June 11, 2007—RFID technology leads us to a world of connected objects, enabling inventory to speak for its presence and drive processes, as opposed to processes driving inventory. This paradigm shift opens up new avenues and approaches to improving process efficiency, inventory management and business intelligence.

RFID networks enable businesses to build event-driven applications and react to real-time information. If business processes start working with real-time events, enterprises can become more efficient and lean.


To have a successful RFID implementation and reap true benefits, businesses must first identify business goals, build RFID networks that provide visibility into assets and inventory, and collect RFID data and convert it into actions, perhaps in real time.

An RFID network generates a continuous stream of data. Because of its sheer volume, this data needs to be handled very carefully.
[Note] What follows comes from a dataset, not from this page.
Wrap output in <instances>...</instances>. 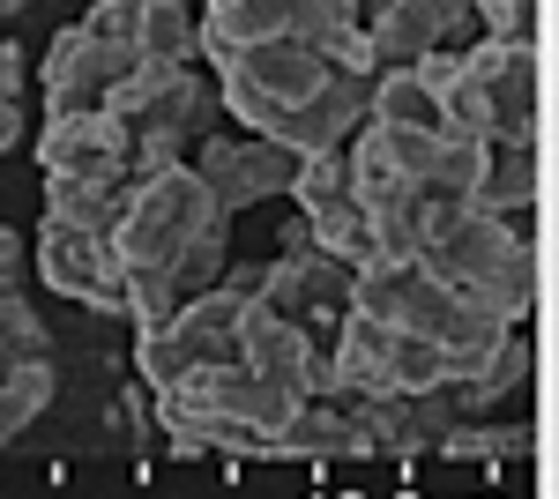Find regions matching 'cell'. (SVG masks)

In the world of connected objects, the goal is to have efficient RFID networks that provide the right information to the right application at the right time (the "3 Rs") and make enterprise-management systems event-driven.

Event-Driven Enterprise-Management Applications
For most companies, enterprise resource planning (ERP) systems keep track of the location and quantity of inventory, while supply chain execution (SCE) systems determine how much to produce, where to produce it and how to distribute it. Processes typically control the production and flow of inventory across the supply chain—a process-driven approach. In the world of connected objects, where RFID networks sense the presence (or absence) of inventory, business processes will become driven more by events than by processes. The receipt of a purchase order is an event, and it may trigger several business processes—such as manufacturing and logistics—upon its arrival. A shipment's receipt may lead to several Electronic Product Code (EPC) reads and trigger an electronic proof of delivery (ePOD) application, as well as updates to inventory counts in a warehouse management system (WMS), and the fulfillment of orders awaiting this receipt of shipment.

This fundamental paradigm shift, in which inventory drives processes, fosters efficiencies in the supply chain (or asset utilization) that could not have been achieved in a process-driven world.

Building event-driven processes is a very challenging task, one that requires a tectonic shift in thinking. It may require defining new processes and retraining personnel. Several technical or engineering challenges arise when dealing with a continuous stream of RFID data where time is an integral dimension. Conventional analytical tools have a hard time harnessing actionable intelligence from such data. The biggest cause is RFID data's very nature.